The organization’s nearly 7,000 volunteers in more than 60 developing countries already work with communities through grassroots training, Hessler-Radelet said.
“Peace Corps volunteers are in a unique position to break down barriers to girls education at the community level, working hand in hand with local leaders,” Hessler-Radelet said. “They speak the local language, they understand the local culture, they can catalyze lasting community lead change by helping communities themselves identify new opportunities to increase access to education and empower girls and young women.”
As part of the new initiative, Mrs. Obama will travel to Japan and Cambodia from March 18-22.
The program will start with 11 countries the first year: Albania, Benin, Burkina Faso, Cambodia, Georgia, Ghana, Moldova, Mongolia, Mozambique, Togo and Uganda. More countries will be included the following year, according to a fact sheet provided by the White House.
The Obamas will officially announce the program Tuesday afternoon in the East Room of the White Hose.
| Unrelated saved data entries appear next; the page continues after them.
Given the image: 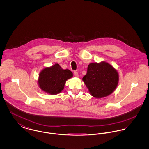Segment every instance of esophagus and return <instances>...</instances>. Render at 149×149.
Returning a JSON list of instances; mask_svg holds the SVG:
<instances>
[{
  "mask_svg": "<svg viewBox=\"0 0 149 149\" xmlns=\"http://www.w3.org/2000/svg\"><path fill=\"white\" fill-rule=\"evenodd\" d=\"M74 75L75 77H79V74H78V72L77 71H74Z\"/></svg>",
  "mask_w": 149,
  "mask_h": 149,
  "instance_id": "obj_1",
  "label": "esophagus"
}]
</instances>
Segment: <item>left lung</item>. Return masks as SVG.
Returning <instances> with one entry per match:
<instances>
[{
  "mask_svg": "<svg viewBox=\"0 0 149 149\" xmlns=\"http://www.w3.org/2000/svg\"><path fill=\"white\" fill-rule=\"evenodd\" d=\"M91 95L96 98L108 96L116 89L119 75L113 67L105 61L91 63L83 78Z\"/></svg>",
  "mask_w": 149,
  "mask_h": 149,
  "instance_id": "8db88e82",
  "label": "left lung"
}]
</instances>
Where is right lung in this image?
I'll return each instance as SVG.
<instances>
[{
  "label": "right lung",
  "mask_w": 149,
  "mask_h": 149,
  "mask_svg": "<svg viewBox=\"0 0 149 149\" xmlns=\"http://www.w3.org/2000/svg\"><path fill=\"white\" fill-rule=\"evenodd\" d=\"M73 76L69 69L64 70L59 64L44 68L38 79L40 88L50 95H56L63 91L66 81Z\"/></svg>",
  "instance_id": "1"
}]
</instances>
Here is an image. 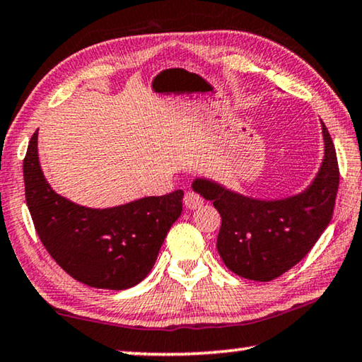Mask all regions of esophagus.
I'll return each mask as SVG.
<instances>
[{
    "instance_id": "obj_1",
    "label": "esophagus",
    "mask_w": 362,
    "mask_h": 362,
    "mask_svg": "<svg viewBox=\"0 0 362 362\" xmlns=\"http://www.w3.org/2000/svg\"><path fill=\"white\" fill-rule=\"evenodd\" d=\"M183 204H185L187 209H197L203 204V198L198 193L188 192L185 193V198H183Z\"/></svg>"
}]
</instances>
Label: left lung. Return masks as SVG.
Segmentation results:
<instances>
[{
    "label": "left lung",
    "instance_id": "8db88e82",
    "mask_svg": "<svg viewBox=\"0 0 362 362\" xmlns=\"http://www.w3.org/2000/svg\"><path fill=\"white\" fill-rule=\"evenodd\" d=\"M322 133V165L310 185L298 195L257 199L214 180H193V190L213 202L221 214L216 247L233 273L253 281H272L298 265L330 224L339 170L335 146L323 122Z\"/></svg>",
    "mask_w": 362,
    "mask_h": 362
}]
</instances>
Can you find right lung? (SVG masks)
<instances>
[{"mask_svg":"<svg viewBox=\"0 0 362 362\" xmlns=\"http://www.w3.org/2000/svg\"><path fill=\"white\" fill-rule=\"evenodd\" d=\"M37 138L35 132L24 158L25 202L47 252L69 276L90 288L122 291L143 281L182 214L183 192L104 209L81 206L47 182Z\"/></svg>","mask_w":362,"mask_h":362,"instance_id":"add662e5","label":"right lung"}]
</instances>
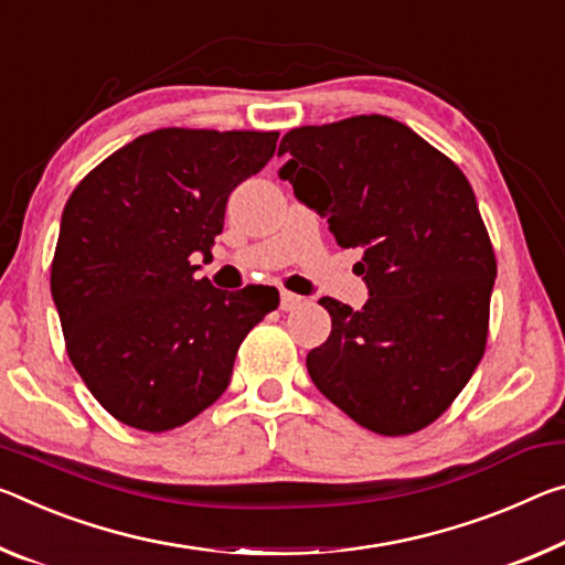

Obama’s budget recommends $250 million in new and reallocated money for girls’ programs worldwide, including eduction, Mrs. Obama’s Chief of Staff Tina Tchen said.
USAID has already invested money to Let Girls Learn, part of $1 billion invested each year in education programs. The organization has helped train more than 300,000 teachers worldwide and provide more than 35 million textbooks and teaching material each year, said Susan Markham, USAID’s senior coordinator for gender equality and women’s empowerment.
Markham said the program initiative is comprised of three main pillars:” increasing access to quality education, reducing barriers and empowering adolescent girls.
“Education is one of the most critical areas of empowerment for women,” Markham said.
Gayle Smith, senior director for development and democracy for the National Security Council said improving girls education has a positive economic and stability impact and can widen the circle of potential leaders of a given country.
“Whether it is the girls kidnapped in Nigeria or whether it is the incidents of rape in Darfur there are real issues here attended to the rights and security of these young girls and young women so that’s another key focus for us throughout the initiative,” Smith told reporters.